⟨

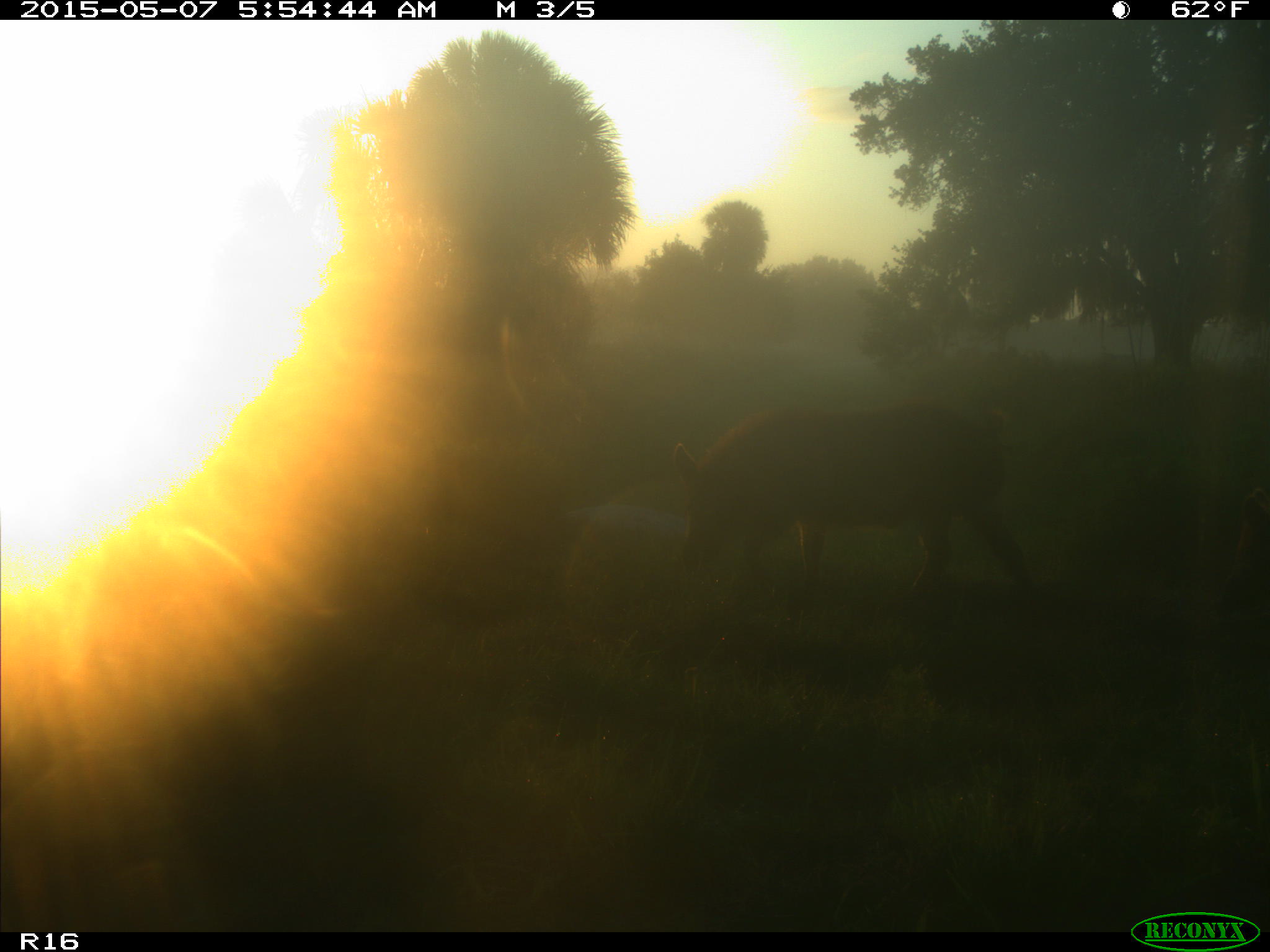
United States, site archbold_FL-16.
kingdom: Animalia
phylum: Chordata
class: Mammalia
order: Artiodactyla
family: Suidae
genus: Sus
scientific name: Sus scrofa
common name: wild boar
Sus scrofa (wild boar).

⟩

_Work instruction_
Without including the pictures, return each record above exactly as it stands.

_Result below_
United States, site archbold_FL-16.
kingdom: Animalia
phylum: Chordata
class: Mammalia
order: Artiodactyla
family: Suidae
genus: Sus
scientific name: Sus scrofa
common name: wild boar
Sus scrofa (wild boar).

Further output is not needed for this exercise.